*Quoted passage*:
--------------------------------------------------
HOW TO WATCH TV NEWS by Neil Postman and Steve Powers (Penguin Books, 178 p.) is one of these little gems, crammed full with information, arguments, conclusions and comment, all adding up to a fairly devastating analysis of where TV news is today and where it's heading. It's a timely volume, coming out when the demise of TV network news is openly discussed and when the recently unthinkable actually has become thinkable.

Postman and Powers' main point is that there are too many factors impacting TV news to allow it to be unbiased. A lot of what they write about is philosophical--how influenced is television by the news director's and reporter's own personal point of view, for example--but the crux of their argument is that television news isn't news but what will appeal to the advertiser as producing the largest possible audience.

"News is not entertainment," they write. "It is a necessity in a democratic society. Therefore, TV news must give people what they need, along with what they want."

And they waste no time pointing out that broadcasters "have an obligation not only to make money but to enlighten the public by supplying news and programs of serious content for all segments of the population."

The authors balance this with two straightforward observations: "American television is an unsleeping money machine'' and "Many decisions about the form and content of news programs are made on the basis of information about the viewer, the purpose of which is to keep viewers watching so that they will be exposed to commercials."

And that's the crux of this sharp and analytical little book, written by two people who are obviously pained by the current state of the news art. "Don't trust anything or anyone," they say, over and over again, though sometimes they get bogged down in seroantics. "It's all being done with mirrors, for a purpose quite other than the one to which the networks pretend."
--------------------------------------------------
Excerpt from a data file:
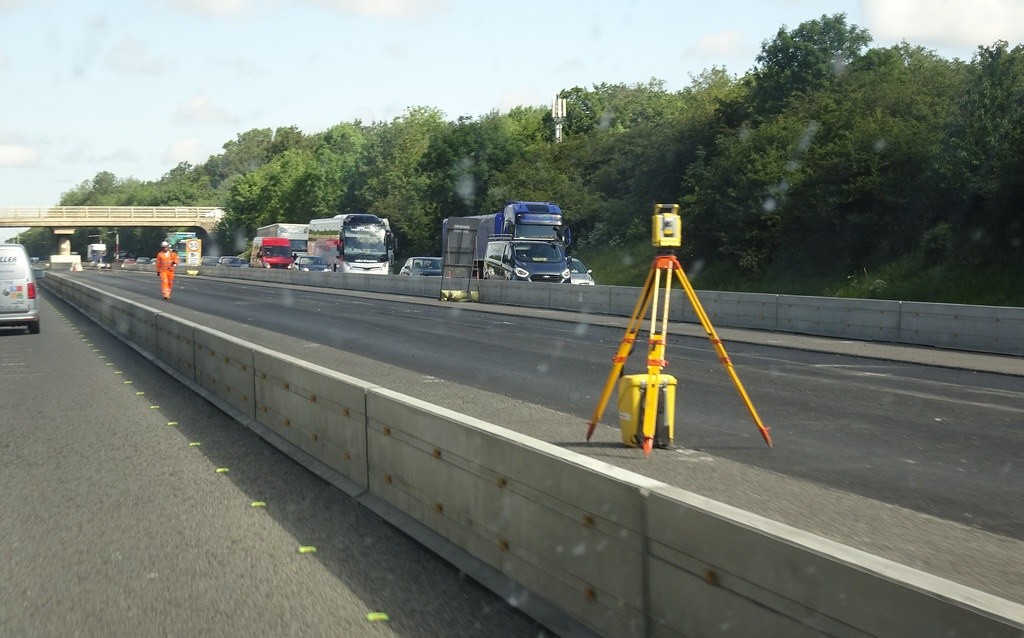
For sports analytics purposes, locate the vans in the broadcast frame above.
[249,238,295,271]
[0,243,39,334]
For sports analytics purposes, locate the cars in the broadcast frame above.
[563,257,594,287]
[399,256,445,280]
[136,255,151,267]
[120,257,136,270]
[290,255,328,273]
[237,258,249,268]
[215,255,241,270]
[202,256,220,268]
[151,258,159,265]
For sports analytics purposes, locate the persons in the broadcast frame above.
[154,240,179,302]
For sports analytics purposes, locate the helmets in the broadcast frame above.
[160,241,168,247]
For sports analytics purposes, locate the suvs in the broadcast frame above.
[476,238,572,284]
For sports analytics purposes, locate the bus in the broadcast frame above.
[307,212,399,278]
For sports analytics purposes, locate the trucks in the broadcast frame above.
[165,232,197,264]
[437,201,572,282]
[254,223,309,258]
[86,243,107,263]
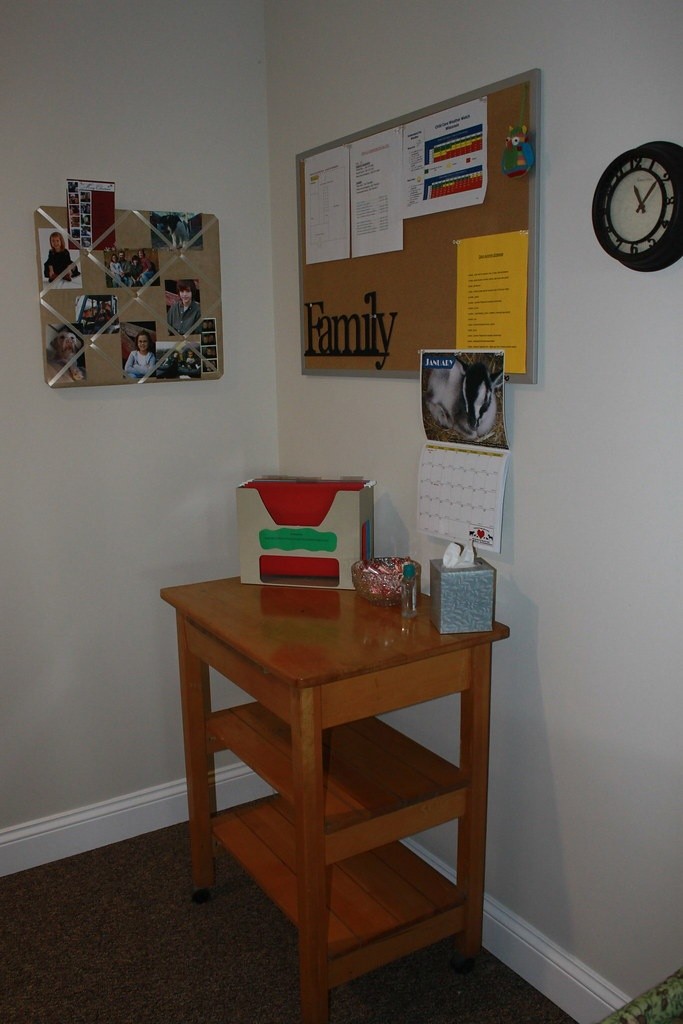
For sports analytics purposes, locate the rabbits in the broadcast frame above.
[426,357,503,442]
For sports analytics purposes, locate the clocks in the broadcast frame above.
[591,141,682,273]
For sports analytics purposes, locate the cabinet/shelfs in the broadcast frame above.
[159,576,511,1024]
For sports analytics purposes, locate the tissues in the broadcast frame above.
[430,539,496,635]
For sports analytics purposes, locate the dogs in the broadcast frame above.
[48,332,83,380]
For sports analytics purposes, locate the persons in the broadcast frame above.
[68,182,91,248]
[201,320,217,371]
[168,280,202,334]
[44,232,81,282]
[162,349,200,372]
[125,331,155,378]
[110,249,157,287]
[89,302,116,334]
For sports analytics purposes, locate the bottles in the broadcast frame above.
[400,562,417,618]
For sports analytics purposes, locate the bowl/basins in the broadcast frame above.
[350,555,422,609]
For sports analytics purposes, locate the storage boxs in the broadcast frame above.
[235,474,375,591]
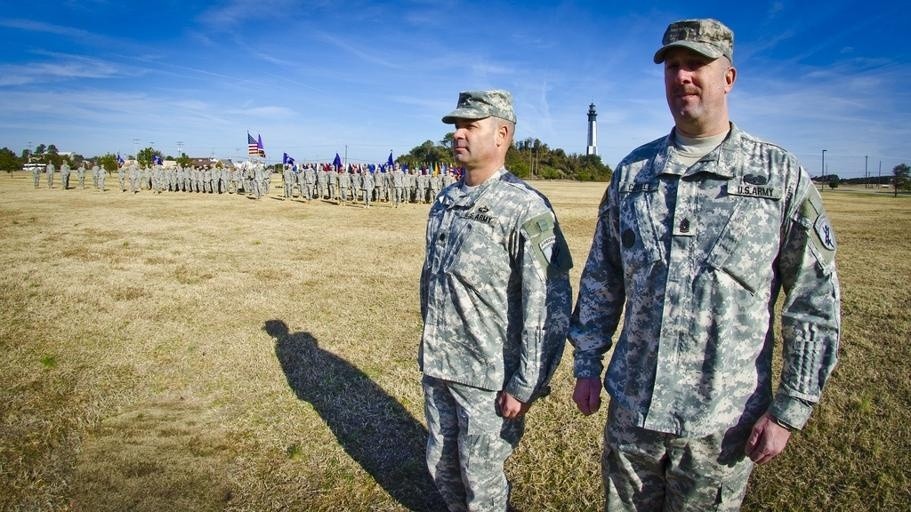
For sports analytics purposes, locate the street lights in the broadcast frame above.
[821,148,828,191]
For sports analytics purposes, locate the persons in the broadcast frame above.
[247,134,258,157]
[46,160,55,189]
[31,163,41,188]
[61,159,71,189]
[566,19,843,512]
[77,163,86,189]
[256,134,265,158]
[282,151,294,166]
[92,162,100,187]
[418,92,574,512]
[152,155,163,165]
[116,155,124,166]
[99,164,108,192]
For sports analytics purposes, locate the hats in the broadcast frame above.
[442,88,518,126]
[262,321,282,328]
[653,17,737,67]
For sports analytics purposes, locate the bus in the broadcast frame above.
[22,163,46,172]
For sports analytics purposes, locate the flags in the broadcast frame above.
[332,152,342,173]
[386,151,394,165]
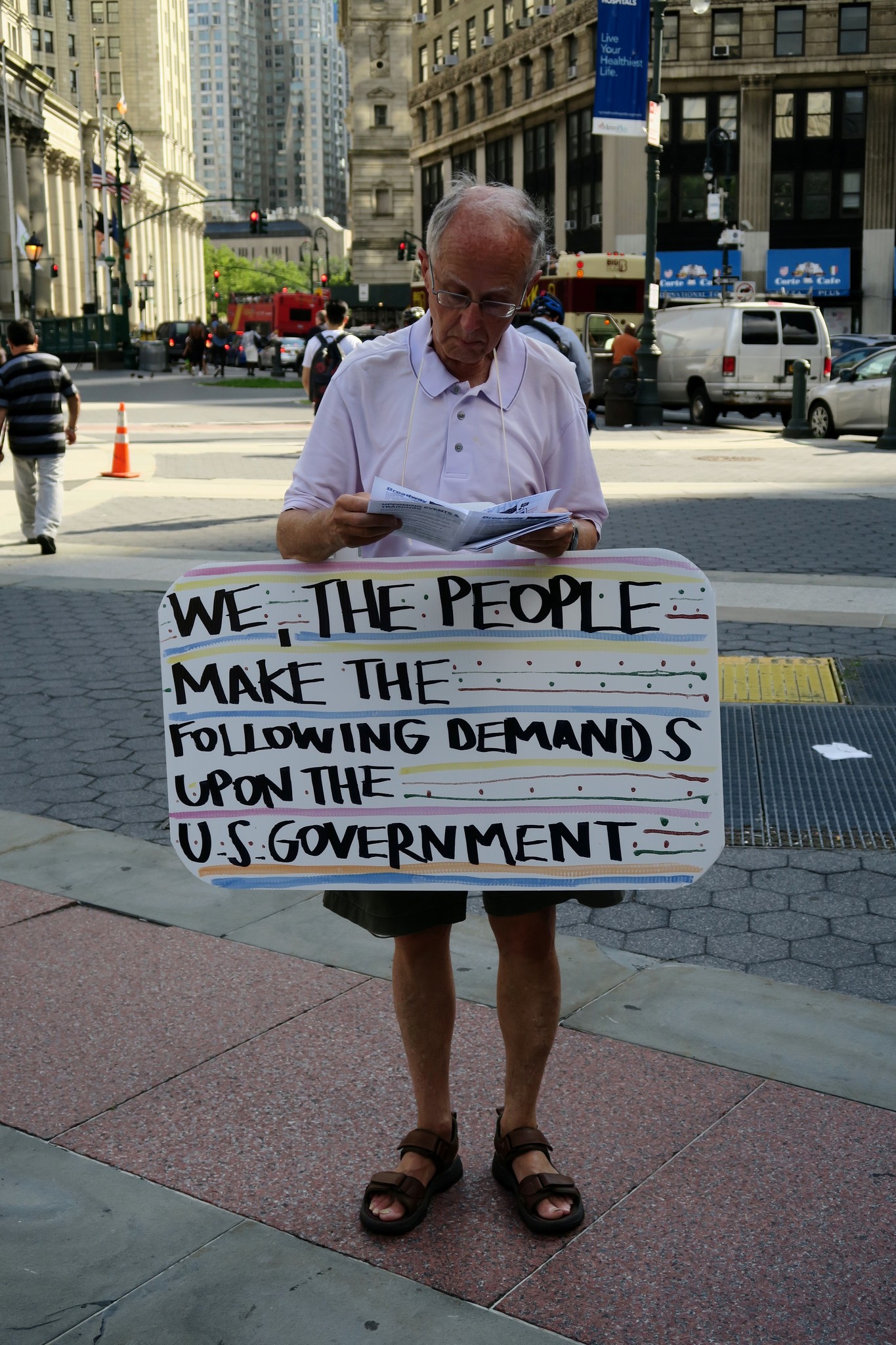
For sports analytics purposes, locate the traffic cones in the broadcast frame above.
[100,402,139,480]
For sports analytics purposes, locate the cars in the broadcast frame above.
[806,344,896,439]
[154,319,390,372]
[830,347,887,383]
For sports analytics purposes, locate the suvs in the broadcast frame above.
[830,332,896,362]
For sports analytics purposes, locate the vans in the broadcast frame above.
[5,313,125,370]
[583,302,831,430]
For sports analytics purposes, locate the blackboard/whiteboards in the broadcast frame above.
[159,548,730,892]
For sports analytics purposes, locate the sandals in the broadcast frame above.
[490,1106,587,1241]
[362,1115,465,1241]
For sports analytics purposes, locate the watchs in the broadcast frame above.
[567,522,578,551]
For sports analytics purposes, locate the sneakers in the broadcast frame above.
[25,537,39,544]
[38,534,57,555]
[190,367,195,375]
[247,372,251,376]
[179,365,185,372]
[214,368,221,377]
[199,371,203,377]
[251,372,255,375]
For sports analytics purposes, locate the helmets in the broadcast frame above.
[529,292,565,325]
[403,306,426,320]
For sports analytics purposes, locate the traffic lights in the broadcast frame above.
[397,239,406,260]
[249,210,258,235]
[282,287,288,293]
[259,213,269,234]
[50,264,59,278]
[321,273,327,288]
[214,292,220,300]
[214,270,219,282]
[406,241,417,261]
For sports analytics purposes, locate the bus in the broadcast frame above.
[411,250,662,336]
[228,290,325,340]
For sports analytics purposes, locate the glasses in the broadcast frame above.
[426,257,530,317]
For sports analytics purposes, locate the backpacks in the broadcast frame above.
[310,331,355,411]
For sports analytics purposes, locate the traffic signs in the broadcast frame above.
[712,276,739,286]
[135,280,156,287]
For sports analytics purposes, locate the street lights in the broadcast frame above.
[703,125,736,302]
[24,230,44,330]
[298,240,313,294]
[100,119,142,370]
[78,200,99,313]
[310,226,331,303]
[633,0,710,420]
[103,254,116,368]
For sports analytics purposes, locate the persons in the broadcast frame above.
[276,173,626,1241]
[210,314,227,377]
[0,318,80,556]
[180,336,195,375]
[305,310,330,346]
[189,317,204,377]
[611,321,640,370]
[516,292,592,410]
[201,340,208,374]
[241,323,262,376]
[401,307,426,328]
[300,298,362,415]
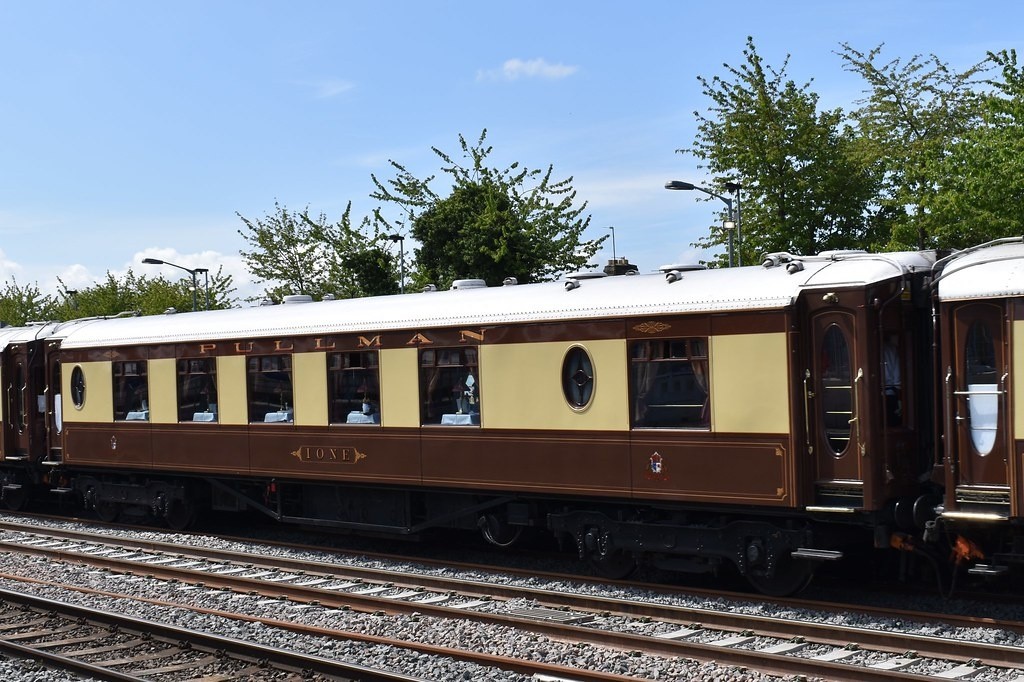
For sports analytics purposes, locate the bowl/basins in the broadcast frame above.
[456,411,462,415]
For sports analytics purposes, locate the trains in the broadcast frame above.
[0,236,1024,616]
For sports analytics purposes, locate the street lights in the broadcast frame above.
[663,180,742,268]
[380,233,406,294]
[141,258,208,312]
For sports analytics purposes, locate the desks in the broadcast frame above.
[441,414,480,425]
[193,413,218,421]
[264,411,293,422]
[346,411,380,424]
[125,408,149,421]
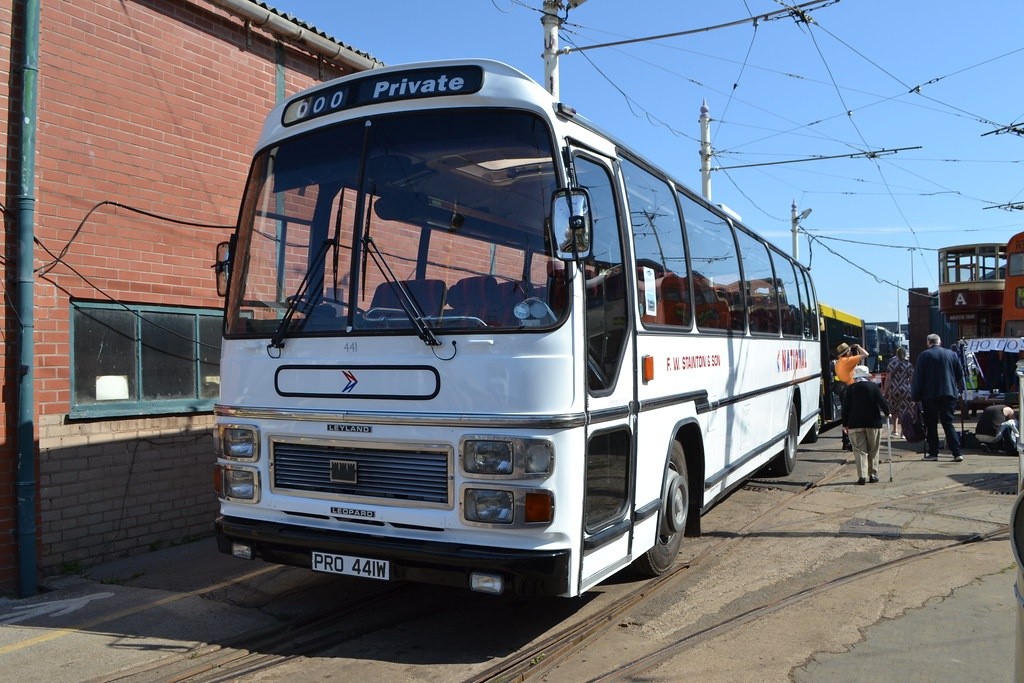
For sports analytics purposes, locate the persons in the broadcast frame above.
[911,334,963,462]
[882,346,915,439]
[834,343,870,452]
[950,339,963,359]
[841,364,893,485]
[974,402,1017,454]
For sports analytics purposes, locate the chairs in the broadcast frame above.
[718,285,798,334]
[365,276,548,328]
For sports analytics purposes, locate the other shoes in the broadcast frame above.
[869,476,879,483]
[921,454,937,461]
[891,431,896,435]
[954,456,963,461]
[980,443,992,452]
[858,477,865,485]
[843,442,852,450]
[998,449,1008,454]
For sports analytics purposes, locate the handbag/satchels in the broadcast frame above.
--------------------------------------------------
*Problem 1*: Rewrite the part of the TV news review starting at "Postman and Powers'" and ending at "largest possible audience.", changing "advertiser" to "sponsor".
*Problem 2*: According to the TV news review, what is the book crammed full with? List every item.
These entries come from a separate source.

*Worked solution 1*:
Postman and Powers' main point is that there are too many factors impacting TV news to allow it to be unbiased. A lot of what they write about is philosophical--how influenced is television by the news director's and reporter's own personal point of view, for example--but the crux of their argument is that television news isn't news but what will appeal to the sponsor as producing the largest possible audience.

*Worked solution 2*: information, arguments, conclusions, comment